When your mind says 'risky' or 'bad,' expand it — what specifically is risky, for whom, how?
When your inner monologue compresses a concern into a single-word assessment like '...risky,' immediately expand it in writing by specifying subject, object, and specific mechanism to decompress the elided context.
Why This Is a Rule
Your inner monologue uses lossy compression. "...risky" is not a thought — it's a pointer to a thought. The full version might be "risky because migrating the database under load could cause data loss for active users during the 3-hour maintenance window." But your internal speech compressed that entire analysis into one word, and the compressed version feels like a complete thought because the underlying context is still accessible in working memory — for now.
The problem: compressed assessments travel. You say "that seems risky" in a meeting, and the word "risky" carries none of the specific analysis that generated it.

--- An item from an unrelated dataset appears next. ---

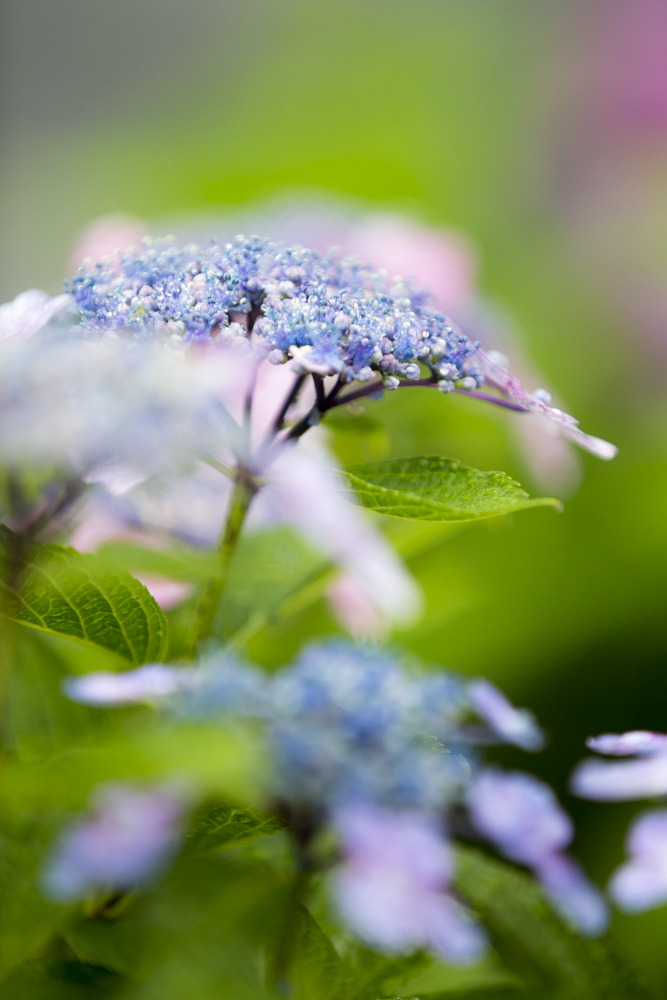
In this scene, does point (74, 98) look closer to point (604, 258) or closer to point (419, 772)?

Worse, you make decisions based on the compressed version without expanding it, which means you're acting on a vague feeling rather than a specific assessment. "Risky" could mean high probability of failure, large magnitude of consequence, or both — and the appropriate response differs dramatically.
Written expansion decompresses the assessment by forcing you to specify: risky for whom? Risky because of what mechanism? Risky compared to what? These specifications convert a vague unease into an evaluable claim.
When This Fires
- You catch yourself thinking in single-word assessments: "risky," "bad," "promising," "wrong," "solid"
- You're about to share a compressed assessment in a meeting or conversation
- A feeling about a decision persists without a clear articulation of why
- Any time an internal assessment feels "obvious" but you can't explain it in two sentences
Common Failure Mode
Expanding the word into a slightly longer but still vague sentence. "Risky" becomes "it seems risky because of the timeline" — still compressed, still missing specifics. The expansion must include subject (what's at risk), object (who bears the risk), and mechanism (how the risk materializes). "The database migration is risky because a 3-hour maintenance window under production load could cause data loss for active users if the rollback script fails" — now you can evaluate it.
The Protocol
When you notice a single-word assessment in your inner monologue: (1) Write the word down. (2) Expand by answering: What is [word]? For whom? Through what mechanism? Compared to what alternative? (3) Read the expansion. Often, the specific version reveals either that the concern is legitimate and actionable, or that the vague feeling was based on an assumption you can now check. Either outcome is better than acting on "...risky."